Via drsircus.com, 14 November 2013
Human growth occurs most favorably in meetings when individuals express themselves vulnerably and authentically. The authenticity of open, honest and sincere relationships are a necessary and real prerequisite to successful healing relationships. Love is what heals, love is what sustains, love is what cures, and love is what makes therapy successful. Unfortunately, the problem with the world and with the professions of medicine and psychology is the great lack or absence of love.
Love is something we feel when we are close and feeling one with another being. Dr. Scott Peck defined love as the willingness to go out on a limb, to truly involve oneself and struggle at an emotional level with another in a relationship for the purpose of shared growth. Love is certainly something we feel when we give to others especially when it is a part of ourselves we are giving.
These two most practical definitions of love combine to form a context in which love can be understood, measured, learned and practiced in all situations including the medical and therapeutic practices. Love is more than acts, deeds, words, or feelings. To love someone, is to give part of our heart to them.
It is through our willingness and openness to communicate and listen to someone that we most readily demonstrate the truth or quality of our love and caring. It is impossible to have much love, compassion and understanding for another unless we are in touch with their world.
When we love another, it shows some kind of appreciation for their existence and world of experience and this assumes listening on a deep level of being. Listening is the most basic skill of life and the most basic psychological and spiritual process that moves us to evolve, change, grow and learn.
The kind of listening I am taking about is not on the superficial mental level but implies empathetic listening. Therapeutic listening and therapeutic intimacy, the kind that heals, is an intentional giving of love and that implies a real giving of oneself. Israeli philosopher Martin Buber expressed much of this to Carl Rogers many years ago saying that authentic “I-thou” relationships was necessary to make therapy effective. He did not believe that authentic and vulnerable type relationships were likely to exist when people meet in the roles of psychotherapist and client. Rogers responded agreeing that authenticity was important but maintained that enlightened psychotherapists could choose to transcend their own role and encounter their clients authentically. Love in medicine leads us away from the standard type of clinical detachment that is taught as a sacrosanct rule in most formal therapy training.

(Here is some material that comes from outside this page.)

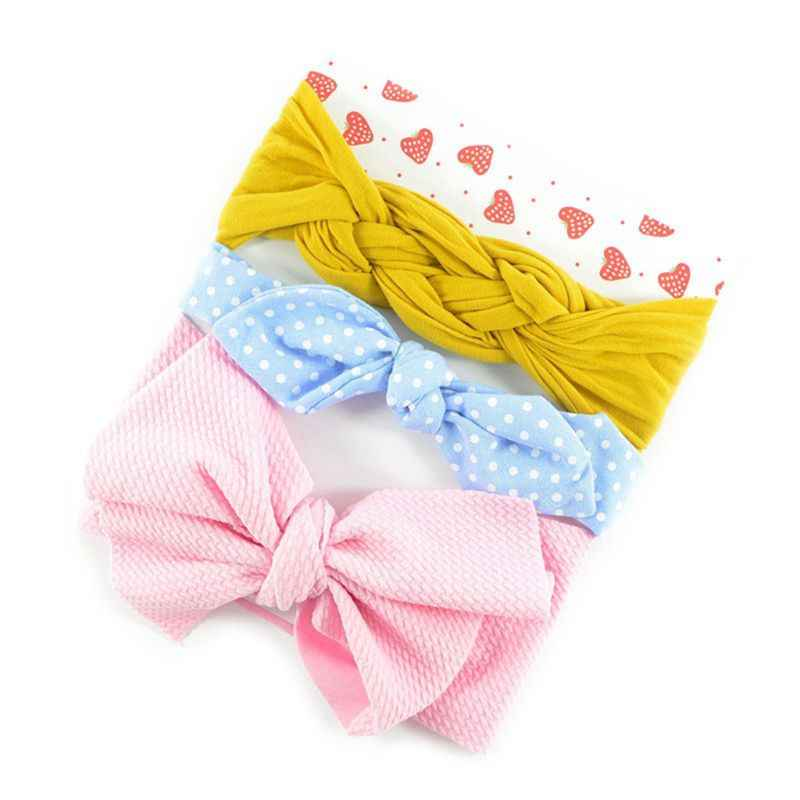 3 Pcs/set New Baby Kids Headdress Bow Hair Band Cute Infants Knotted Twist Hairband Newborn Headbands Photo Props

With empathetic therapeutic listening, we directly attack the sense of separation that most people feel. We deliberately enable and encourage others to melt the sense of separation they feel, between not only themselves and others but also the separation they feel between themselves and their minds and the deepest feeling self.

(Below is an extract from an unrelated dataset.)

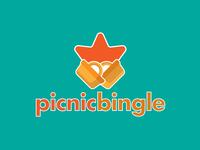 Picnic Bingle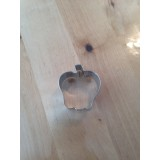 Cookie Cutter Mini - Apple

Scott Peck was correct that the most important aspect for successful therapeutic work and progress is love. With love we listen, with love we risk heart-felt communication. We use love to melt the ice. We warm the others heart with our own. We show a kindness that is real, warm, and sincere.
The therapy I do with people emphasizes the pure vulnerability of being and the role of love expressed as pure listening. In my work communication is held as something sacred. Therapeutic intimacy is a private thing between souls and in this we are responsible only to a higher authority, to our own highest inner self or God for what we do and say.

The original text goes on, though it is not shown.